Now I'm not saying we shouldn't every do something different, but having been in
file systems for a while, I don't think icache is a place where we need to be
special.

> I can however agree that the current magic flags + refcount do make for
> a buggy combination, but that's not an inherent property of using this
> method.
> 
> > The problem with the way we reference inodes is the final iput(). The majority
> > of file systems do their final truncate of a unlinked inode in their
> > ->evict_inode() callback, which happens when the inode is actually being
> > evicted. This can be a long process for large inodes, and thus isn't safe to
> > happen in a variety of contexts. Btrfs, for example, has an entire delayed iput
> > infrastructure to make sure that we do not do the final iput() in a dangerous
> > context. We cannot expand the use of this reference count to all the places the
> > inode is used, because there are cases where we would need to iput() in an IRQ
> > context  (end folio writeback) or other unsafe context, which is not allowed.
> > 
> 
> I don't believe ->i_obj_count is needed to facilitate this.
> 
> Suppose iput() needs to become callable from any context, just like
> fput().
> 
> What it can do is atomically drop the ref it is not the last one or punt
> all of it to task_work/a dedicated task queue.

Agreed. Btrfs does this with the delayed iput. I had actually thought of doing
this originally. I was worried that the overhead of adding this would be
unwanted, so I went for the dual refcount solution instead.

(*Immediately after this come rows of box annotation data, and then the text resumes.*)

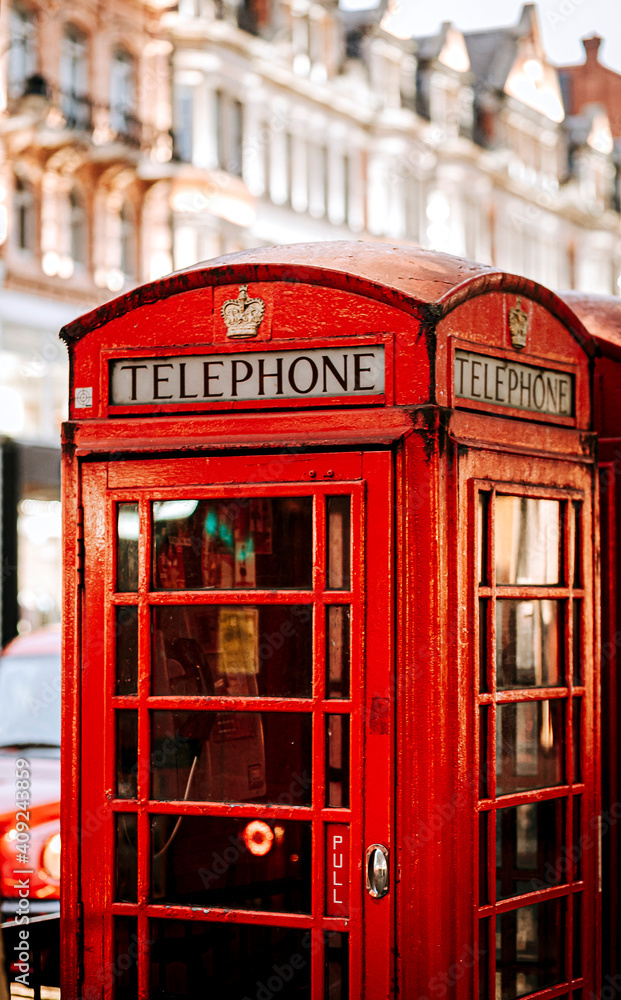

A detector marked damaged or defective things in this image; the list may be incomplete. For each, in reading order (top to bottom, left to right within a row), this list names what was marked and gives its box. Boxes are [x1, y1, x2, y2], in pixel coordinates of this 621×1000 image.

chipped red paint [63, 244, 600, 1000]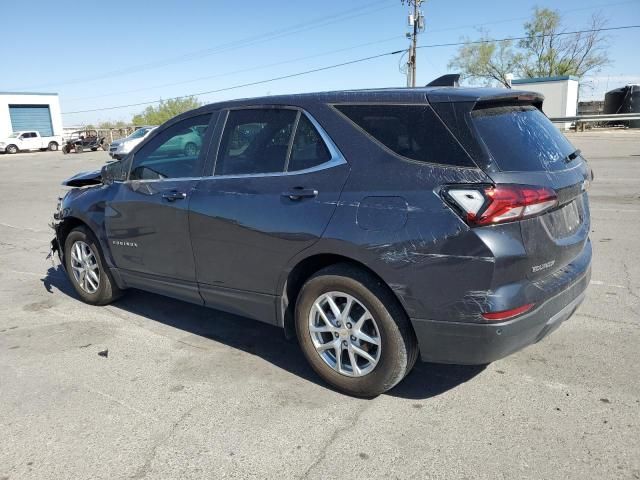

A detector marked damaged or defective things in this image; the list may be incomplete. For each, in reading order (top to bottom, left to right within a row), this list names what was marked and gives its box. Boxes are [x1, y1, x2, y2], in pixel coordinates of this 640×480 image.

cracked asphalt [0, 129, 636, 478]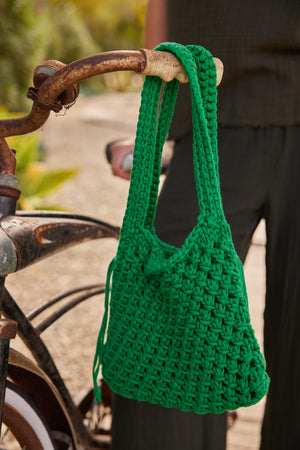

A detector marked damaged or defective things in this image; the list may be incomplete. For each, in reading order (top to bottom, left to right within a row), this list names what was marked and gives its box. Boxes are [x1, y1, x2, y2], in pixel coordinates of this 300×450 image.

rusty handlebar [0, 49, 223, 175]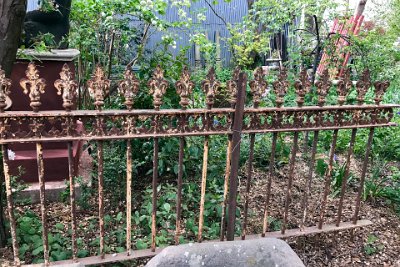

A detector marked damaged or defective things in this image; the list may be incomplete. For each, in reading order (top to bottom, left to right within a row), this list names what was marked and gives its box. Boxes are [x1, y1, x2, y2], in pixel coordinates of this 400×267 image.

I'm totally happy if we want to say delayed iput is the solution and then we can
avoid the second reference count.

However, I think that i_obj_count does provide value in the cases where we want
a lighter-weight refcount for internal tracking. ->s_inodes and the various
writeback lists are where this is used and I think it makes the most sense. But
again, delayed iput also accomplishes the same thing so I'm totally open to this
being the desired solution.

> 
> Basically same thing as fput(), except the ref is expected to be dropped
> by the code doing deferred processing if ->i_count == 1.
> 
> Note that with your patchset iput() still takes spinlocks, which
> prevents it from being callable from IRQs at least.
> 
> But suppose ->i_obj_count makes sense to add. Below I explain why I
> disagree with the way it is done.
> 
> > To that end, resolve this by introducing a new i_obj_count reference count. This
> > will be used to control when we can actually free the inode. We then can use
> > this reference count in all the places where we may reference the inode. This
> > removes another huge footgun, having ways to access the inode itself without
> > having an actual reference to it. The writeback code is one of the main places
> > where we see this. Inodes end up on all sorts of lists here without a proper
> > reference count. This allows us to protect the inode from being freed by giving
> > this an other code mechanisms to protect their access to the inode.
> > 
> 
> I read through writeback vs iput() handling and it is very oddly
> written, indeed looking fishy.  I don't know the history here, given the
> state of the code I 300% believe there were bugs in terms of lifetime
> management/racing against iput().

Exactly, this is my main argument, and I didn't do a good job articulating that
in my summary email, my apologies.

It takes a ridiculuous amount of effort to reason about what we're doing in
these places. I want to make it simpler to reason about. Because from there we
can start making bigger changes.

> 
> But the crux of what the code is doing is perfectly sane and in fact
> what I would expect to happen unless there is a good reason not to.
> 
> The crucial point here is setting up the inode for teardown (and thus
> preventing new refs from showing up) and stalling it as long as there
> are pending consumers. That way they can still safely access everything
> they need.
> 
> For this work the code needs a proper handshake (if you will), which
> *is* arranged with locking -- writeback (or other code with similar
> needs) either wins against teardown and does the write or loses and
> pretends the inode is not there (or fails to see it). If writeback wins,
> teardown waits. This only needs readable helpers to not pose a problem,
> which is not hard to implement.
> 
> Note your patchset does not remove the need to do this, it merely
> possibly simplifies clean up after (but see below).

Agreed, that is my goal.

> 
> This brings me to the problem with how ->i_obj_count is proposed. In
> this patchset it merely gates the actual free of the inode, allowing all
> other teardown to progress.
> 
> Suppose one was to use ->i_obj_count in writeback to guarantee inode
> liveness -- worst case iobj_put() from writeback ends up freeing the
> inode.
> 
> As mentioned above, the first side of the problem is still there with
> your patchset: you still need to synchronize against writeback starting
> to work on the inode.
> 
> But let's assume the other side -- just the freeing -- is now sorted out
> with the count.
> 
> The problem with it is the writeback code historically was able to
> access the entire of the inode. With teardown progressing in parallel
> this is no longer true an what is no longer accessible depends entirely
> on timing. If there are "bad" accesses, you are going to find the hard
> way.
> 

Agreed, but that was also always the case before. Now we at least have
i_obj_count to make sure the object itself doesn't go away.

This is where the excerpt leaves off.